## WHAT IS NEEDED
Reproduce verbatim the lines of the data below, from the line containing "What length separates" through the line containing "Answer: the point", inclusive.

[Recorded data]
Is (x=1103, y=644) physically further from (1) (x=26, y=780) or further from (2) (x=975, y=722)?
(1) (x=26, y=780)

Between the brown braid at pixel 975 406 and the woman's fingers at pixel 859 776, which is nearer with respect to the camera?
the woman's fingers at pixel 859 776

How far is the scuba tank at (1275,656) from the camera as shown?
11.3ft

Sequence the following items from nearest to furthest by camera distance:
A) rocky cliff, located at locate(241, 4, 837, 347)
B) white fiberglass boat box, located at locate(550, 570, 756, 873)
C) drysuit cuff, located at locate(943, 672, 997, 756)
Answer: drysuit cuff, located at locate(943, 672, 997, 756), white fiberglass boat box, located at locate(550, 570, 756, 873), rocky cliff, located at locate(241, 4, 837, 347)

...

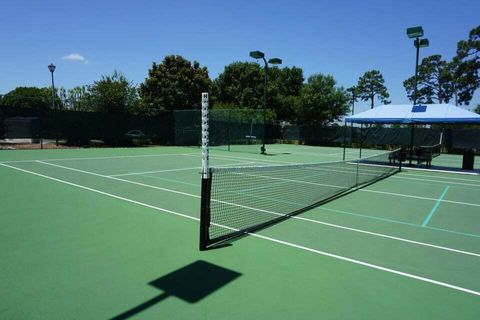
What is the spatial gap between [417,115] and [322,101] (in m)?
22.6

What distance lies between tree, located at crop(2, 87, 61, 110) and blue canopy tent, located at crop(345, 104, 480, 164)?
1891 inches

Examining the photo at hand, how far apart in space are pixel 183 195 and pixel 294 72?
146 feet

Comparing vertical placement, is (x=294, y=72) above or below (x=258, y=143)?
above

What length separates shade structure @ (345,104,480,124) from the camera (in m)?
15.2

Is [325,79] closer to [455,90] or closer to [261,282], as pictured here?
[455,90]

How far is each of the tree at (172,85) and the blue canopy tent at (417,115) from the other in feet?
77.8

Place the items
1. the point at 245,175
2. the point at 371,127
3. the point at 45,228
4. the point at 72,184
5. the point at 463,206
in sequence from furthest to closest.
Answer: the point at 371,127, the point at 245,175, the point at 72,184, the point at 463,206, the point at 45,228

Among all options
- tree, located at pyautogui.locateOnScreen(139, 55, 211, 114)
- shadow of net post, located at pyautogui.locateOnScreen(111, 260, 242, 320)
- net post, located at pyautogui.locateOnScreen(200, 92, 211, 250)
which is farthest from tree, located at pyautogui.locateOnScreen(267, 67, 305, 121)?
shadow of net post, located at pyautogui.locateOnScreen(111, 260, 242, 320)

...

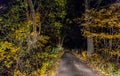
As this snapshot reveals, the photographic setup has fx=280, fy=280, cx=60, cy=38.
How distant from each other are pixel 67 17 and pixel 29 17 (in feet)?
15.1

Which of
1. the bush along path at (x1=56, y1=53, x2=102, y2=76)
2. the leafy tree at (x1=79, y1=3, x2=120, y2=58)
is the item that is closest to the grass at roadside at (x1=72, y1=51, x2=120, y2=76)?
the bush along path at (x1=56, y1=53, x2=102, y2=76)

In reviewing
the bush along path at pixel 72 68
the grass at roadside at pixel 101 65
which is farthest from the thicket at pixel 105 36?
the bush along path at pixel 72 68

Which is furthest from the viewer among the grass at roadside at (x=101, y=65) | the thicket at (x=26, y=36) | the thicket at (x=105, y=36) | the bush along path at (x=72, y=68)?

## RESULT BELOW
What length separates shade structure @ (345,104,480,124) from the camera (in m)?
15.2

Is [325,79] closer to [455,90] or closer to [261,282], as pictured here?
[455,90]

How far is each of the tree at (172,85) and the blue canopy tent at (417,115) from the other in feet?
77.8

Place the items
1. the point at 245,175
2. the point at 371,127
3. the point at 45,228
4. the point at 72,184
5. the point at 463,206
in sequence from furthest to closest.
Answer: the point at 371,127, the point at 245,175, the point at 72,184, the point at 463,206, the point at 45,228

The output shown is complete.